Benchmarking the agent in real-world tasks within a large-scale MCP toolset.
🌐 Website | 📄 Paper | 🤗 Dataset | 🐳 Docker | 🏆 Leaderboard | 🙏 Citation
News
- [8/18/2025] We releas Docker images and add evaluation results in leaderboard for three new models: GLM 4.5, GPT-5-Mini, and Kimi-K2.
- [8/3/2025] We release the LiveMCPBench.
Getting Started
Prerequisites
We recommend using our docker image, but if you want to run the code locally, you will need to install the following tools:
- npm
- uv
Installation
-
Pull the docker image
docker pull hysdhlx/livemcpbench:latest
-
Git the repo and run the docker image
git clone https://github.com/icip-cas/LiveMCPBench.git cd LiveMCPBench docker run -itd \ -v "$(pwd):/outside" \ --gpus all \ --ipc=host \ --net=host \ --name LiveMCPBench_container \ hysdhlx/livemcpbench:latest \ bash
-
Prepare the .env file
cp .env_template .env
You can modify the .env file to set your own environment variables.
# MCP Copilot Agent Configuration BASE_URL= OPENAI_API_KEY= MODEL= # Tool Retrieval Configuration EMBEDDING_MODEL= EMBEDDING_BASE_URL= EMBEDDING_API_KEY= EMBEDDING_DIMENSIONS=1024 TOP_SERVERS=5 TOP_TOOLS=3 # Abstract API Configuration (optional) ABSTRACT_MODEL= ABSTRACT_API_KEY= ABSTRACT_BASE_URL= # Proxy Configuration (optional) http_proxy= https_proxy= no_proxy=127.0.0.1,localhost HTTP_PROXY= HTTPS_PROXY= NO_PROXY=127.0.0.1,localhost # lark report (optional) LARK_WEBHOOK_URL=
-
Enter the container & Reset the environment
As we have mounted the code repo to
/outside, you can access the code repo in the container at/outside/.docker exec -it LiveMCPBench_container bash
Because the agent may change the environment, we recommend resetting the environment before running the agent. To reset the environment, you can run the following command:
cd /LiveMCPBench/ bash scripts/env_reset.sh
This will copy the repo code in
/outsideto/LiveMCPBenchand link theannotated_datato/root/. -
Check the MCP tools
bash ./tools/scripts/tool_check.shAfter running this command, you can check
./tools/test/tools.jsonto see the tools.You could run this script multiple times if you find some tools are not working.
-
Index the servers
The MCP Copilot Agent requires you have indexed the servers before running. You can run the following command to warm up the agent:
uv run -m baseline.mcp_copilot.arg_generation
Quick Start
MCP Copilot Agent
Example Run
bash ./baseline/scripts/run_example.sh
This will run the agent with a simple example and save the results in ./baseline/output/.
Full Run
We default use /root dir to store our data that the agent will access. If you want to run locally, you need to ensure the file in the right path.
-
Run the MCP Copilot Agent
Be sure you have set the environment variables in the .env file.

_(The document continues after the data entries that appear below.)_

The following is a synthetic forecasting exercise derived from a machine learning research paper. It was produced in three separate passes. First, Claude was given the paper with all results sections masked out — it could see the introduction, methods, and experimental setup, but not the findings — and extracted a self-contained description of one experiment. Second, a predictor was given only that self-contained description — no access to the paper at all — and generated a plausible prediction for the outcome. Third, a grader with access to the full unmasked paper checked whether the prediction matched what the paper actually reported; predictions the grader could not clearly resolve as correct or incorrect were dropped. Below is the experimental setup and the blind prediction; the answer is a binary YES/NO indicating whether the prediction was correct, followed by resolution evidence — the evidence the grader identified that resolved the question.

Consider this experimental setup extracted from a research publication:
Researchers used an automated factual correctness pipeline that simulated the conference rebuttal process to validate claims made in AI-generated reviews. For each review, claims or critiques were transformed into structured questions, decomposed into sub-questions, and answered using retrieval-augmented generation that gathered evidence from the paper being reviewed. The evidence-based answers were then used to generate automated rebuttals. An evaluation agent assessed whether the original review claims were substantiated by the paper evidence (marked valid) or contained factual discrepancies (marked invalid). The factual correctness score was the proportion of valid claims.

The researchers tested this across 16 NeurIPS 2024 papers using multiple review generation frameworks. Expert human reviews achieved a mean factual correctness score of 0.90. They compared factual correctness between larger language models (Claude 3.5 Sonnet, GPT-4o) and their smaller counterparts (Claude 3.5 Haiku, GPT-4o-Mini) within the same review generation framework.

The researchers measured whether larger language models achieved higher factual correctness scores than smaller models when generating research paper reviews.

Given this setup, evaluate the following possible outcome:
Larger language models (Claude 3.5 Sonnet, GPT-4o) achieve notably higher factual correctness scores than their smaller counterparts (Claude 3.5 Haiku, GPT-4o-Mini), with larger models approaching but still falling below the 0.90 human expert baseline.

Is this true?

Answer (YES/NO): NO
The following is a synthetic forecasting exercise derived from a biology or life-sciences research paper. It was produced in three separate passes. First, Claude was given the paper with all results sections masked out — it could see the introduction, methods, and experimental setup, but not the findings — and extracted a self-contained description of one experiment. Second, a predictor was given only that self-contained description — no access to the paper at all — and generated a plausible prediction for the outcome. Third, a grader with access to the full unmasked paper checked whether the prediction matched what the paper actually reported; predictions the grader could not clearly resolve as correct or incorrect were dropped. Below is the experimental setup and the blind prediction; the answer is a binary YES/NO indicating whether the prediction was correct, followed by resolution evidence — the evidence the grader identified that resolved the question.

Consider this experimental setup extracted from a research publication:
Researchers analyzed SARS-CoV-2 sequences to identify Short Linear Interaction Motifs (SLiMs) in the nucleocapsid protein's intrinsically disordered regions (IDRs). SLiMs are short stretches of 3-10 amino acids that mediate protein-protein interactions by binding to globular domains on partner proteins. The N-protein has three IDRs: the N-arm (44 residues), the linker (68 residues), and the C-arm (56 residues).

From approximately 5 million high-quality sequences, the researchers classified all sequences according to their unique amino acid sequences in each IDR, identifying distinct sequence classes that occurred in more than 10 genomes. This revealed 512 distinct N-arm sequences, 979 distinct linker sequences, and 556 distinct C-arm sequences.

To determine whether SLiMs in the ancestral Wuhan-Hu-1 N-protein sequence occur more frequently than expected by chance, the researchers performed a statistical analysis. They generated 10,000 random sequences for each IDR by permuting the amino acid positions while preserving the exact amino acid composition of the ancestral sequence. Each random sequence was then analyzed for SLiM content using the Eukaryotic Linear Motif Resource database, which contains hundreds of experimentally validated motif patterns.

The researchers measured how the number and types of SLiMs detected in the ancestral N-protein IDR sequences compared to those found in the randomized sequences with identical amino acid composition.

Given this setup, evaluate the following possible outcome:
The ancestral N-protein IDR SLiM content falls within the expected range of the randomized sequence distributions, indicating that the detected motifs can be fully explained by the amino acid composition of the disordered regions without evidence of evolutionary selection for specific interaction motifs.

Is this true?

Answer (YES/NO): NO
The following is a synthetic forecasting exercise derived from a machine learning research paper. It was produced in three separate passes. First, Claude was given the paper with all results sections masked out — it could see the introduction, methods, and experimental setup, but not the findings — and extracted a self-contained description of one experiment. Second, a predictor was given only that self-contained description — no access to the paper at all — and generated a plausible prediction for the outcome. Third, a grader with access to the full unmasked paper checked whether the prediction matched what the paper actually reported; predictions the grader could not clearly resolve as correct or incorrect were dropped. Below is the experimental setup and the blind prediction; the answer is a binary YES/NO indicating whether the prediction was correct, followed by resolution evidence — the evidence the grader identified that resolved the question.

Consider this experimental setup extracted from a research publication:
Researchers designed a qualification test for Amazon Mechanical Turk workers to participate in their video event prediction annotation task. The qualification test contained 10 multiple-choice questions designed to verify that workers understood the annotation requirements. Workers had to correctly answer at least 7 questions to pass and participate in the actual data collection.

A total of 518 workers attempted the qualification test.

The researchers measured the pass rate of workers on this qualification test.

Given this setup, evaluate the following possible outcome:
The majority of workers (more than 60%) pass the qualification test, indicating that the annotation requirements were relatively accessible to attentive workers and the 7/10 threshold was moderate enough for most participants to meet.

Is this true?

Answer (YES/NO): NO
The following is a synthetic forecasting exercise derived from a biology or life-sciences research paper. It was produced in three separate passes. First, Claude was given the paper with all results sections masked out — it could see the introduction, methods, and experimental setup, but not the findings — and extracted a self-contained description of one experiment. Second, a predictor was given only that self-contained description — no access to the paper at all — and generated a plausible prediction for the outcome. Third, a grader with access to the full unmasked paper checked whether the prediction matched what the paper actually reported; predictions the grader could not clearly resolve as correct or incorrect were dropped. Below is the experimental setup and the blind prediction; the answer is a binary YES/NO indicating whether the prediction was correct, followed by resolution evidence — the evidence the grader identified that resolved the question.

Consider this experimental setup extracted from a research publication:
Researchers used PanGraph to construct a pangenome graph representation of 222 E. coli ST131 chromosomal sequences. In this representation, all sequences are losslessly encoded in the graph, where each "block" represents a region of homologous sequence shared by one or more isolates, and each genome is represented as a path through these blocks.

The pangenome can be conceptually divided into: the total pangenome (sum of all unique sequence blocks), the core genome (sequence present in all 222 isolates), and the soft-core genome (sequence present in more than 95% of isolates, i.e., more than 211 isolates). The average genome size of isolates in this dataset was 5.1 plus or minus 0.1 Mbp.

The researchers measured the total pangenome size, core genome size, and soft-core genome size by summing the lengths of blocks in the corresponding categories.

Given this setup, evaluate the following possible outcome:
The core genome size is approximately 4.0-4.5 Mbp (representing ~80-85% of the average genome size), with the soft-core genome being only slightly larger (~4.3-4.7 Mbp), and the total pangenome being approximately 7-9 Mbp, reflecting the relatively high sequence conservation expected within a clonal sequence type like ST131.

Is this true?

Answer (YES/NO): NO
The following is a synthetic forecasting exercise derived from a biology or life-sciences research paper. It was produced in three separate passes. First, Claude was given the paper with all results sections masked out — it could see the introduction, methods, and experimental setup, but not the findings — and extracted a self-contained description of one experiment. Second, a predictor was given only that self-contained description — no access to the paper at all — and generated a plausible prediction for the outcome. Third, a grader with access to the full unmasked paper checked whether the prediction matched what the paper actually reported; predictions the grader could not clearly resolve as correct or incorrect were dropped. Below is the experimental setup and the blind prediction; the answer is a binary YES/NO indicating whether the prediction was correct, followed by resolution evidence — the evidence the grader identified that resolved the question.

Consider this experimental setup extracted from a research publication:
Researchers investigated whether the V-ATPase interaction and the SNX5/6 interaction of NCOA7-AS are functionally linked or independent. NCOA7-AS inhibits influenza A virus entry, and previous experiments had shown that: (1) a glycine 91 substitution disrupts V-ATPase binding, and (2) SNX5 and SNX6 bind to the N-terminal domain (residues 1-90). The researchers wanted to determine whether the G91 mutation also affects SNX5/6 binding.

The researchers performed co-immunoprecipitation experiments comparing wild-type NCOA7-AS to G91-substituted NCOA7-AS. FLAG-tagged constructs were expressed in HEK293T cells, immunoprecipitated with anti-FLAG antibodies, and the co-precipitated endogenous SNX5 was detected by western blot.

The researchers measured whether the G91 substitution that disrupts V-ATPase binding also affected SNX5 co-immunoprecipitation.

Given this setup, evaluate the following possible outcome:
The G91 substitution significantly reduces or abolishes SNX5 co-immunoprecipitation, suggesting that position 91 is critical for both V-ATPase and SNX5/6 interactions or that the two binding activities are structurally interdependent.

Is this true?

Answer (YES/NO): NO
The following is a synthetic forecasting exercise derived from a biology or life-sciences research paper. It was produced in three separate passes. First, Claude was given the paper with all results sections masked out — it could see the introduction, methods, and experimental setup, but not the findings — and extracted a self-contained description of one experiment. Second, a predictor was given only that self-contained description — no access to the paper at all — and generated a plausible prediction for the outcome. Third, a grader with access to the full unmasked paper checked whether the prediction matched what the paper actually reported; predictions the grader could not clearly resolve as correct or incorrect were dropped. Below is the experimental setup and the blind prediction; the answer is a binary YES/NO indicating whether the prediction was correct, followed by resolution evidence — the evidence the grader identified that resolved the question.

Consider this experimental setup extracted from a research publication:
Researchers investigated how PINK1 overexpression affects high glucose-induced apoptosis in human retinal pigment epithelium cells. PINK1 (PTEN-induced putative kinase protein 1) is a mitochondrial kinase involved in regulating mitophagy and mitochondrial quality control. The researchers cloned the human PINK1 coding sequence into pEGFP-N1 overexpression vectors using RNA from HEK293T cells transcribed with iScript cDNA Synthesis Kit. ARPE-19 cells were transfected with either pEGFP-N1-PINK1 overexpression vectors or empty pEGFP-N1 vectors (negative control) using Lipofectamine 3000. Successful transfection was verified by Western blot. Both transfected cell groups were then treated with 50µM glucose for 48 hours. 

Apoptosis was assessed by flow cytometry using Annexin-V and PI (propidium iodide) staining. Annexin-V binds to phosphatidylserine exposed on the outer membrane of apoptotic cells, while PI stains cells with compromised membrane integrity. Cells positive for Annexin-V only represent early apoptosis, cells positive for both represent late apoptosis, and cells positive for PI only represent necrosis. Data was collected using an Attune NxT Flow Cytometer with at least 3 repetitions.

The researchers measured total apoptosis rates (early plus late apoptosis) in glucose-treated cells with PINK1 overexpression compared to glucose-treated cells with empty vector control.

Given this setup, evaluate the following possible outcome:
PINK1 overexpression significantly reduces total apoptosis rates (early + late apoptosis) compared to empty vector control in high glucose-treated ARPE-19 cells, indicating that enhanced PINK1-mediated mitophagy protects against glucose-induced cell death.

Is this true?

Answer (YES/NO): YES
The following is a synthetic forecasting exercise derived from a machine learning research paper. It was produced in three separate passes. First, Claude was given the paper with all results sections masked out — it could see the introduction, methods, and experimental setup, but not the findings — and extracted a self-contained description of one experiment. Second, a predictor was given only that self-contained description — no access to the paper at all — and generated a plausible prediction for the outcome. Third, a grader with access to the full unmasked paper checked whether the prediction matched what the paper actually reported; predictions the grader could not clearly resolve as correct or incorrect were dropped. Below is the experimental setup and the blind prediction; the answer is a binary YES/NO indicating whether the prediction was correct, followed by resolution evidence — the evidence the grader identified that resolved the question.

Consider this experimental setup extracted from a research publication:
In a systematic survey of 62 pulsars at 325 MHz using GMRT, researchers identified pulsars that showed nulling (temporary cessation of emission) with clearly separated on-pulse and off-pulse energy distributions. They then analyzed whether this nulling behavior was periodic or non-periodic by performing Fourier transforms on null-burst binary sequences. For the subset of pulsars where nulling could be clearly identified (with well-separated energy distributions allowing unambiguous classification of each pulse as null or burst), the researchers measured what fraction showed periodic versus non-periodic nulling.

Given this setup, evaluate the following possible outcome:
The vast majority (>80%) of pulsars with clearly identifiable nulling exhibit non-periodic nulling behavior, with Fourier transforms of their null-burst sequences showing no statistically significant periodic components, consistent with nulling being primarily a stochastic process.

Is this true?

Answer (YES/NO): NO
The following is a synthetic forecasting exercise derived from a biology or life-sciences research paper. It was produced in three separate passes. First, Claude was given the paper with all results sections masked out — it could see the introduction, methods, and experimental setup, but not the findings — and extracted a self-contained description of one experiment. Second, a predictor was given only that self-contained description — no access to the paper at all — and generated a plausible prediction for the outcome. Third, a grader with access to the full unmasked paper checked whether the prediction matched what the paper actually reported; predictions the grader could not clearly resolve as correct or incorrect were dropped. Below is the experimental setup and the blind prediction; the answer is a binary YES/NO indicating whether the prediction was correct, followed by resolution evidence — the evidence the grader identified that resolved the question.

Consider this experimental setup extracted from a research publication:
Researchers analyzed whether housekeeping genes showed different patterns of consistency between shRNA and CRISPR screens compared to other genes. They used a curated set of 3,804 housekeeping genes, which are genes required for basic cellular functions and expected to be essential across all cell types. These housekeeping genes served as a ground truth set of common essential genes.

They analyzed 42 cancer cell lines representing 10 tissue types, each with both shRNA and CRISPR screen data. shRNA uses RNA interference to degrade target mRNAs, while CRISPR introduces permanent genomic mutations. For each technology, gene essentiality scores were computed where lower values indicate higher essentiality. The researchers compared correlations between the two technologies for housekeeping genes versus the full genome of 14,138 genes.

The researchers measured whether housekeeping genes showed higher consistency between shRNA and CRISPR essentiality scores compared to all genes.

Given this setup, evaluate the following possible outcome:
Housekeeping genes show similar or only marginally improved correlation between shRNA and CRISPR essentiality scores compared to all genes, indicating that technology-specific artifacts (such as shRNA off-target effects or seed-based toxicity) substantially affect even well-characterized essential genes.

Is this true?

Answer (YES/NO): YES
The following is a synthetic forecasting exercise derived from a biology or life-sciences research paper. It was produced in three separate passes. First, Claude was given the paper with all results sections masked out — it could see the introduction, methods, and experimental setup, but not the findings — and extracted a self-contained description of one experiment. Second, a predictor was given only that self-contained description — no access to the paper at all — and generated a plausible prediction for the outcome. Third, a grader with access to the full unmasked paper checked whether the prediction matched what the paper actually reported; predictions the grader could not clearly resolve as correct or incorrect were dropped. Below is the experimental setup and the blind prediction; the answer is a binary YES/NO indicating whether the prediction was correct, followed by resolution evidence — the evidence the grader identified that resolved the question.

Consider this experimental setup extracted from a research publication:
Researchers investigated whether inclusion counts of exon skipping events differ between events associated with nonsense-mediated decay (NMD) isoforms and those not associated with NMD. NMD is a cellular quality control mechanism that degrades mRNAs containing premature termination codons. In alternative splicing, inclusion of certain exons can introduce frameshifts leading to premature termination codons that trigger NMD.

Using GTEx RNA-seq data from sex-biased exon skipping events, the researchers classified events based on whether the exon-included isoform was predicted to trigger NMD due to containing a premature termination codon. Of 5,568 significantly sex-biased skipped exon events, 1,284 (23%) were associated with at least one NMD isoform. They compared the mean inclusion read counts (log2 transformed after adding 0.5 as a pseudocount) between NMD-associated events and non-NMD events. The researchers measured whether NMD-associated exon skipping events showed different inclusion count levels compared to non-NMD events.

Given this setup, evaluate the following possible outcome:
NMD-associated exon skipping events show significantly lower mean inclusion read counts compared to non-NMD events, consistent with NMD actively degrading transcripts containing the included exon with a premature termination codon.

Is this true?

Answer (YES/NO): YES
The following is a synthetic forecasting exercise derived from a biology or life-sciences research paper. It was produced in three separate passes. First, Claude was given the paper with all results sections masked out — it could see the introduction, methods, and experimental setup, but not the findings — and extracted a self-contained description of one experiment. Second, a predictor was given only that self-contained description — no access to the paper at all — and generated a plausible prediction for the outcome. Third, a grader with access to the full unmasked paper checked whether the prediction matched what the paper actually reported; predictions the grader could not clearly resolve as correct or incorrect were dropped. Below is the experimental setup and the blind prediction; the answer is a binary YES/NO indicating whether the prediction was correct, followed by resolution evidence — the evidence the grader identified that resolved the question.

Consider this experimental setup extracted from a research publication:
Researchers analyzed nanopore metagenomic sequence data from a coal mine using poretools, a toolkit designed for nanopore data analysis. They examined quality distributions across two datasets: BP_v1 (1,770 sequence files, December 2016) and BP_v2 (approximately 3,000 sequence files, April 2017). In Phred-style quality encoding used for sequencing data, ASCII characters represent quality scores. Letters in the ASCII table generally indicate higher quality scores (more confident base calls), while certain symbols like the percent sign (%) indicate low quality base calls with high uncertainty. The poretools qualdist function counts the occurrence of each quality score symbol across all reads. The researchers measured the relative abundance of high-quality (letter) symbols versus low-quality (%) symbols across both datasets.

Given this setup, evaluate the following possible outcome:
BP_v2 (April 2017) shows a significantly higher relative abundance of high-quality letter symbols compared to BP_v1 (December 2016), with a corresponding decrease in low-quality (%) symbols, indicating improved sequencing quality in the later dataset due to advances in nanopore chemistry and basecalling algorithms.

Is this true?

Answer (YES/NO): NO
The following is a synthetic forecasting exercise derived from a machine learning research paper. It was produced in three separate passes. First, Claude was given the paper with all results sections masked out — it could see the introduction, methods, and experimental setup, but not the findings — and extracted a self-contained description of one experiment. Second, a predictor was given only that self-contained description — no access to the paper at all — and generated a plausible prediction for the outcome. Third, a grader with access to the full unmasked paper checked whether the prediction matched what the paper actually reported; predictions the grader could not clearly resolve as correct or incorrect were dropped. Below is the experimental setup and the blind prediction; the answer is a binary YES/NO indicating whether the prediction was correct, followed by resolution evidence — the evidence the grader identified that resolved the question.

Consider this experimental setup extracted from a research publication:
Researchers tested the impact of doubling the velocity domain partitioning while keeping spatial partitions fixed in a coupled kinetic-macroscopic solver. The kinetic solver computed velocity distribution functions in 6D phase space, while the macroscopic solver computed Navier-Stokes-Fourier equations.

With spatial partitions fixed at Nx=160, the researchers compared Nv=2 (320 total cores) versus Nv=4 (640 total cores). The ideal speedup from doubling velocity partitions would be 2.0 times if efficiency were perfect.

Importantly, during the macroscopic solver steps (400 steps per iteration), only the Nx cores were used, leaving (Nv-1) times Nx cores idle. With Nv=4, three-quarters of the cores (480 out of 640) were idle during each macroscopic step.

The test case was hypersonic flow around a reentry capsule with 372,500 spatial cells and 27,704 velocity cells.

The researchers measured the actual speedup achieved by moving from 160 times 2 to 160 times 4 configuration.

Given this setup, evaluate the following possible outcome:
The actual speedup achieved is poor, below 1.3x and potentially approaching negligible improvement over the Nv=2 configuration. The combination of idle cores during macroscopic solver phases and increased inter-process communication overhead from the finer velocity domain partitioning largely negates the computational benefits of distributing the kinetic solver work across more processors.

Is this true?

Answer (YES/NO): NO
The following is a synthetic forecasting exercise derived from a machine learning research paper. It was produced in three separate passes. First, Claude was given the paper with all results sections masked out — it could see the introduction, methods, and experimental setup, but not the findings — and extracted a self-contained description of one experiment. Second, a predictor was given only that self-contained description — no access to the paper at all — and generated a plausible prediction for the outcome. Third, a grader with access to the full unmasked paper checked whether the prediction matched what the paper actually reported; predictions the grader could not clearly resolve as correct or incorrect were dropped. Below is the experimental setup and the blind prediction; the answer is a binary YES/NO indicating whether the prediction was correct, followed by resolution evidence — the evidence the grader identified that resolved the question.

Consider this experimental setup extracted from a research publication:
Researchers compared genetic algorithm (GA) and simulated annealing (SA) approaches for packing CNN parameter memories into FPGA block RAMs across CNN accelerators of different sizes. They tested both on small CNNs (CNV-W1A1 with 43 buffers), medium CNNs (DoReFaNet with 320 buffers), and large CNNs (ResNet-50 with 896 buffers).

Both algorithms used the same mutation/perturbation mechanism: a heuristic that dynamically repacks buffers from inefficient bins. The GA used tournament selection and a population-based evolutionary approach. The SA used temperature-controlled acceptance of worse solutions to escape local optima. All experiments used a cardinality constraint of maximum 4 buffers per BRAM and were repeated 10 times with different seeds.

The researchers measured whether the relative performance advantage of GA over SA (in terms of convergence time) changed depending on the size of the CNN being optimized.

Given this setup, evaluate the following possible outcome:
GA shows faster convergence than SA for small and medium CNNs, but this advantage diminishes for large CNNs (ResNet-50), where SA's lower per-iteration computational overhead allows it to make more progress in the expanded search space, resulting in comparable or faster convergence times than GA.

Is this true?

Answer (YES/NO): NO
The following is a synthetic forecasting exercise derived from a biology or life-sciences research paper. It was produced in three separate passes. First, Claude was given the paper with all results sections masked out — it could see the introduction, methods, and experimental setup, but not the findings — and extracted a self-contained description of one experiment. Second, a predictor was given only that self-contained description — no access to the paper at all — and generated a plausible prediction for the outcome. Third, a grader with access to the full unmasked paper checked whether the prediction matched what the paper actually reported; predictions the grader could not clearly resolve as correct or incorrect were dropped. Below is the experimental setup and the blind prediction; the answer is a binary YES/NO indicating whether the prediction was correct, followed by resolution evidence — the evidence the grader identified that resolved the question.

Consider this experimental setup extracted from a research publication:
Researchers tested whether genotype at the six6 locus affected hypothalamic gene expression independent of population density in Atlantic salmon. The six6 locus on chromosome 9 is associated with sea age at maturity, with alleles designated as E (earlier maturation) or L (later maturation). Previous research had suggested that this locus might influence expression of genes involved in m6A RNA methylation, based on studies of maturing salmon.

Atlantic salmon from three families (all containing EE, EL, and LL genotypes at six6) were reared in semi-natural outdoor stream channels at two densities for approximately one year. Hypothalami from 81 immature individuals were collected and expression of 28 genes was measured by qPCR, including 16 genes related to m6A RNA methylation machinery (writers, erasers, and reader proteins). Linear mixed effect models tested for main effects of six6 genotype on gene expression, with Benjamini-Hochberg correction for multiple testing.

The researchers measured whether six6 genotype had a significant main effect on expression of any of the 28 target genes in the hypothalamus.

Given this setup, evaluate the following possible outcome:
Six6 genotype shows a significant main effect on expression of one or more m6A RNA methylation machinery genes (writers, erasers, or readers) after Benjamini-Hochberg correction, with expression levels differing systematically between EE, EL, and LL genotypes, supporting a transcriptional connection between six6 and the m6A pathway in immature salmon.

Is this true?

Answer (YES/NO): YES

bash ./baseline/scripts/run_baselines.sh -
Check the results
After running the agent, you can check the trajectories in
./baseline/output.
Evaluation using the LiveMCPEval
-
Modify the
MODELin .env to change evluation models -
Run the evaluation script
bash ./evaluator/scripts/run_baseline.sh -
Check the results
After running the evaluation, you can check the results in
./evaluator/output. -
Calculate the success rate
uv run ./evaluator/stat_success_rate.py --result_path /path/to/evaluation/
Project Structure
LiveMCPBench/
├── annotated_data/ # Tasks and task files
├── baseline/ # MCP Copilot Agent
│ ├── scripts/ # Scripts for running the agent
│ ├── output/ # Output for the agent
│ └── mcp_copilot/ # Source code for the agent
├── evaluator/ # LiveMCPEval
│ ├── scripts/ # Scripts for evaluation
│ └── output/ # Output for evaluation
├── tools/ # LiveMCPTool
│ ├── LiveMCPTool/ # Tool data
│ └── scripts/ # Scripts for the tools
├── scripts/ # Path prepare scripts
├── utils/ # Utility functions
└── .env_template # Template for environment
Citation
If you find this project helpful, please use the following to cite it:
@misc{mo2025livemcpbenchagentsnavigateocean,
title={LiveMCPBench: Can Agents Navigate an Ocean of MCP Tools?},
author={Guozhao Mo and Wenliang Zhong and Jiawei Chen and Xuanang Chen and Yaojie Lu and Hongyu Lin and Ben He and Xianpei Han and Le Sun},
year={2025},
eprint={2508.01780},
archivePrefix={arXiv},
primaryClass={cs.AI},
url={https://arxiv.org/abs/2508.01780},
}
Project details
Release history Release notifications | RSS feed
Download files
Download the file for your platform. If you're not sure which to choose, learn more about installing packages.
Source Distribution
Built Distribution
Filter files by name, interpreter, ABI, and platform.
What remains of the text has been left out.